Nach der Flucht aus Bosnien indes wird das Buch etwas – nun: lang. Dass der zunächst im Ruhrgebiet langsam heranwachsende Protagonist die Vergangenheit idealisiert, glaubt man angesichts der durchaus trist illustrierten Flüchtlingsgegenwart unbesehen. Lesen möchte man die Früchte dieser Idealisierung durch den nun schon älteren Aleksandar allerdings nicht, oder zumindest nicht in dieser Breite. Auch öffnet sich in diesen Passagen, in denen der Held in Deutschland zur Schule geht, eine gewisse Schere zwischen dem Kinderblick und dem wachsenden Alter. Die Jahre werden so schnell erzählt, dass man nicht ganz mitkommt mit dem wachsenden Erzähler, und die schon in den anfänglichen Anekdoten ein wenig nervenzerrende Naseweisheit des Kindes verträgt die Sprünge durch manche Rückblenden nicht immer. Auch die Erzählung mittels Briefen an eine sehr, sehr schattenhafte Freundin, bosnischer Flüchtling im früheren Wohnhaus in Višegrad, zieht eine Distanz des Lesers zum Geschehen nach sich, die möglicherweise absichtsvoll angelegt, gleichwohl dem Vergnügen nicht förderlich ist.

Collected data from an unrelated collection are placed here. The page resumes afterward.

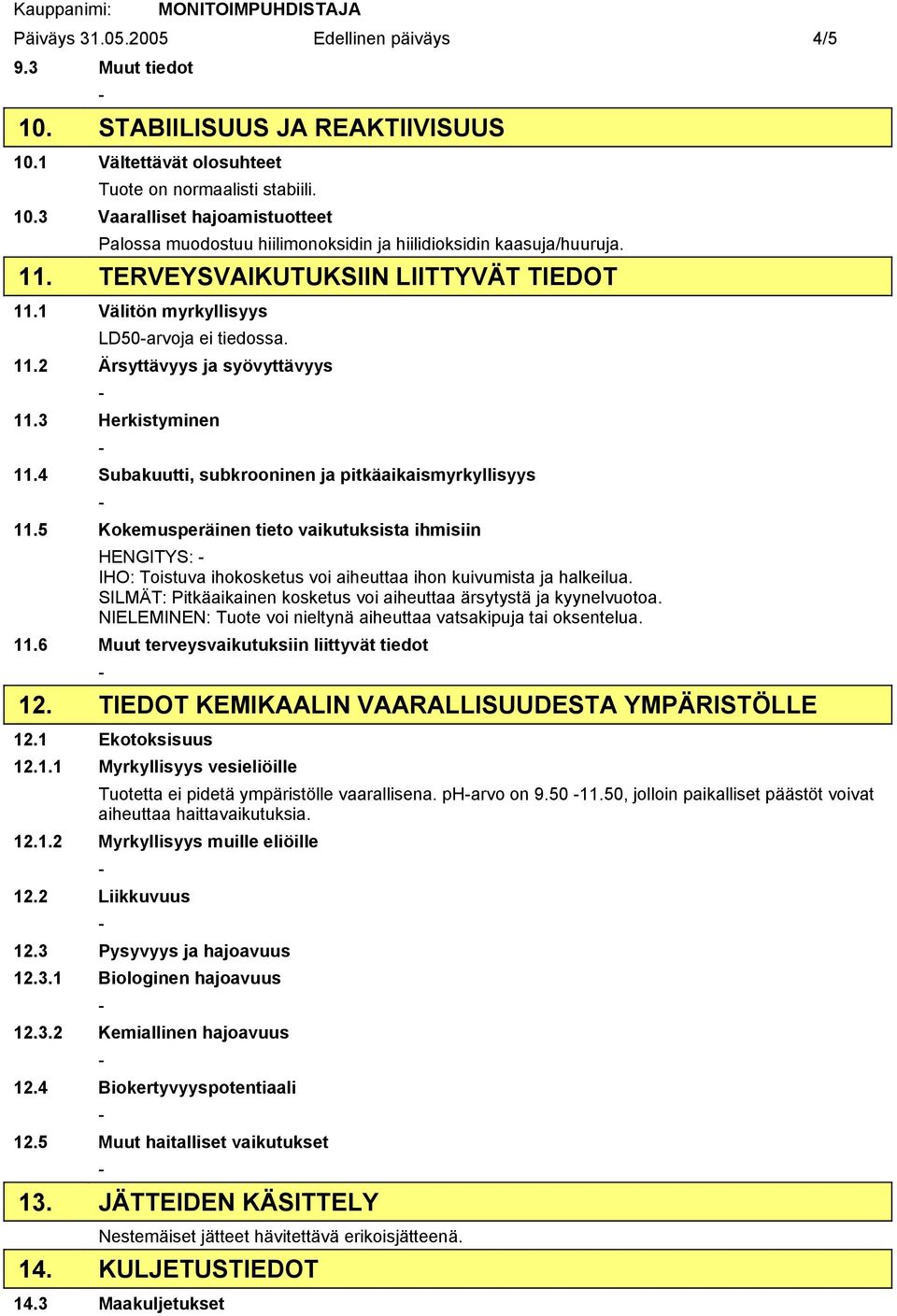 Kauppanimi: MONITOIMPUHDISTAJA
Päiväys 31.05.2005 Edellinen päiväys 4/5

9.3 Muut tiedot
-

10. STABIILISUUS JA REAKTIIVISUUS

10.1 Vältettävät olosuhteet
Tuote on normaalisti stabiili.

10.3 Vaaralliset hajoamistuotteet
Palossa muodostuu hiilimonoksidin ja hiilidioksidin kaasuja/huuruja.

11. TERVEYSVAIKUTUKSIIN LIITTYVÄT TIEDOT

11.1 Välitön myrkyllisyys
LD50-arvoja ei tiedossa.

11.2 Ärsyttävyys ja syövyttävyys
-

11.3 Herkistyminen
-

11.4 Subakuutti, subkrooninen ja pitkäaikaismyrkyllisyys
-

11.5 Kokemusperäinen tieto vaikutuksista ihmisiin
HENGITYS: -
IHO: Toistuva ihokosketus voi aiheuttaa ihon kuivumista ja halkeilua.
SILMÄT: Pitkäaikainen kosketus voi aiheuttaa ärsytystä ja kyynelvuotoa.
NIELEMINEN: Tuote voi nieltynä aiheuttaa vatsakipuja tai oksentelua.

11.6 Muut terveysvaikutuksiin liittyvät tiedot
-

12. TIEDOT KEMIKAALIN VAARALLISUUDESTA YMPÄRISTÖLLE

12.1 Ekotoksisuus

12.1.1 Myrkyllisyys vesieliöille
Tuotetta ei pidetä ympäristölle vaarallisena. pH-arvo on 9.50 -11.50, jolloin paikalliset päästöt voivat aiheuttaa haittavaikutuksia.

12.1.2 Myrkyllisyys muille eliöille
-

12.2 Liikkuvuus
-

12.3 Pysyvyys ja hajoavuus

12.3.1 Biologinen hajoavuus
-

12.3.2 Kemiallinen hajoavuus
-

12.4 Biokertyvyyspotentiaali
-

12.5 Muut haitalliset vaikutukset
-

13. JÄTTEIDEN KÄSITTELY
Nestemäiset jätteet hävitettävä erikoisjätteenä.

14. KULJETUSTIEDOT

14.3 Maakuljetukset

Rund immerhin endet das Buch nach rund 300 Seiten. Vielleicht etwas zu rund, wenn das Grab des Großvaters, des ziemlich demonstrativ personifizierten Jugoslawien, des Geschichtenerzählers und Parteifunktionärs, besucht wird, der auf den ersten Seiten stirbt, aber wenige Seiten später legt man das Buch (nur ein paar Stunden nach Beginn der Lektüre, der Roman liest sich leicht) mit einem gewissen Bedauern zur Seite, flankiert vom Erstaunen, dass der erhebliche Charme dieses Romans seine Mängel am Ende doch und nicht ganz wenig überwiegt.
Aber von Kindern will ich die nächste Zeit weder hören noch lesen.